Bianco e nero ideologico
Tutto è cominciato nel lontano 1986 con l’omonimo corto interpretato da Benigni e Steven Wright, proseguito nel 1993 con Coffee and cigarettes-somewhere in California (con Tom Waits e Iggy Pop) vincitore a Cannes della Palma d’oro per il miglior cortometraggio e concluso (per ora) con i recenti episodi con Cate Blanchett e Alfred Molina. Più che di un cast Jarmusch si è avvalso di un gruppo di amici nonché artisti che con autoironia hanno giocato con i propri difetti. Un Benigni surreale che tiene in una mano tremante l’ennesimo espresso, Iggy Pop e Tom Waits ex fumatori che si concedono un ultima sigaretta, una schizofrenica Cate Blanchett che si sdoppia in sua cugina, Bill “Fotti fantasmi” Murray drogato di caffè e cameriere in incognito, … Tutti a dissertare sui temi più disparati, dal complotto sulla morte di Elvis, ai ghiaccioli al caffè, alla Parigi di inizio secolo fino all’utilizzo della nicotina come insetticida. Argomenti slegati in apparenza ma disseminati nella sceneggiatura di richiami e citazioni tra cui il tormentone delle invenzioni di Nicolas Tesla, scienziato autore di invenzioni pulite e innovative come sottolinea il regista. Con riferimento ai dialoghi occorre evidenziare l’assurdità di doppiare un’opera del genere in cui il fascino delle immagini è imprescindibile dal linguaggio e dalla sua tonalità. Eclettica la colonna sonora in cui si alternano musica strumentale, jazz e anni 60.
Linguaggio visivo
«Design minimalista e un unico tema visivo» che mira, attraverso una ripetizione che diventa stile, a trasmettere l’essenziale attraverso inquadrature fisse sugli attori e riprese dall’alto dei tavolini dove giacciono sparse tazze traboccanti caffè nero e portacenere colmi di mozziconi.

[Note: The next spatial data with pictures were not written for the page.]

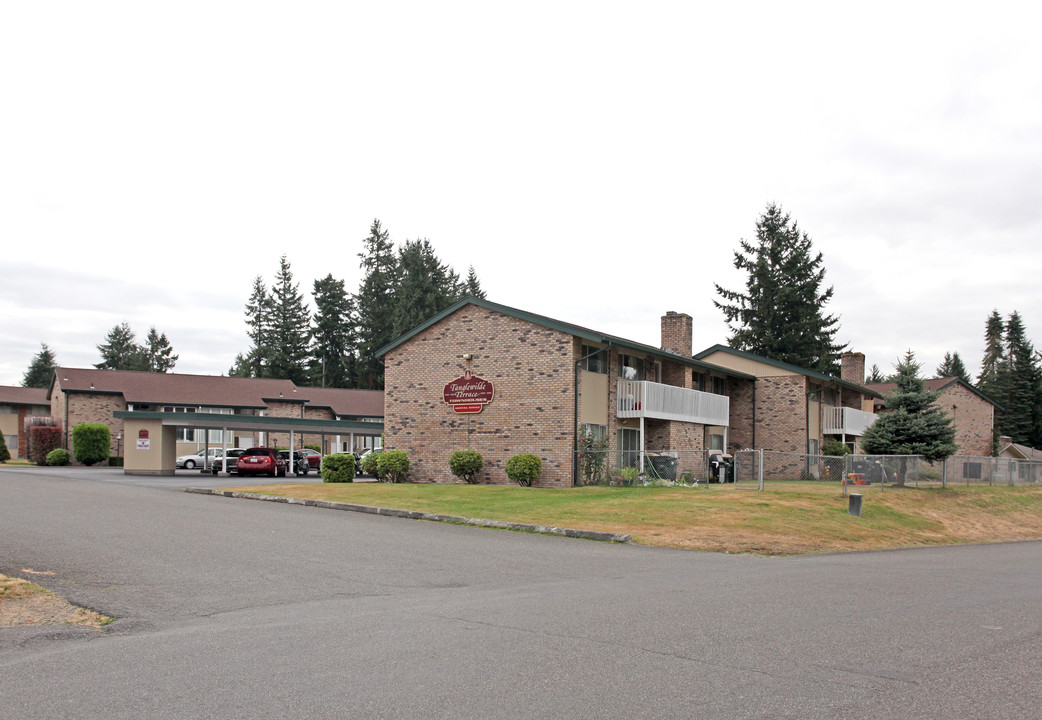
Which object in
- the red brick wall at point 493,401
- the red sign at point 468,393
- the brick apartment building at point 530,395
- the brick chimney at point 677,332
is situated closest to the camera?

Affascinato dalla qualità luminosa del bianco e nero, Jarmusch staglia le sue figure come ombre sulle pareti dei bar bilanciando la potenziale freddezza delle immagini con l’onnipresente alone di fumo che avvolge la scena e con il tono intimo delle conversazioni. «Un sogno in bianco e nero realizzato in 18 anni» un film privato girato in un’atmosfera rilassata e poetica in cui la scelta estetica e quasi ideologica della pellicola priva di colore è presente negli ingredienti (caffè e sigarette), nella scenografia (tavolini a scacchi, pavimenti, etc.) ma anche nell’accostamento degli interpreti che impersonano camerieri bianchi che servono clienti neri o viceversa.
Autori e artigiani
Il regista venuto dall’Ohio non vuol sentir parlare di cinema indipendente, un aggettivo che «sta diventando un marchio come tanti, svuotato spesso di contenuti e di idee», e contesta la concezione autoriale del cinema ritenendolo un’esperienza collettiva di artigiani che a volte riescono a raggiungere l’arte. In un momento politico-sociale in cui una Hollywood priva di memoria, con buona pace di Bogart & Co. , permette di fumare solo a tossicomani, banditi e prostitute, ci gustiamo questa piccola opera scorretta, senza rabbia, impertinente ma delicata, perché Jarmusch come sempre non giudica, «si limita» a mettere in scena.
Curiosità: Jim Jarmusch nasce ad Akron, Ohio nel 1953, già assistente alla produzione nel film di Wim Wenders Lampi sull’acqua (Nick’s movie, 1980), esordisce nella regia con il lungometraggio Permanent vacation (1982) e nel 1984 con Stranger than paradise vince la Camera d’oro al Festival di Cannes e si rivela alle platee europee. Nel 1986 gira Daunbailò interpretato da Benigni e Tom Waits. Il suo capolavoro è considerato Dead man (1995) con Johnny Depp e Robert Mitchum alla sua ultima apparizione. Tra le altre opere Mistery train (1989) e Ghost dog – Il codice del samurai (2000). L’eclettico autore americano è apparso occasionalmente anche come attore (Blue in the face, 1996, di Wayne Wang). Il film è stato presentato fuori concorso all’ultimo Festival di Venezia.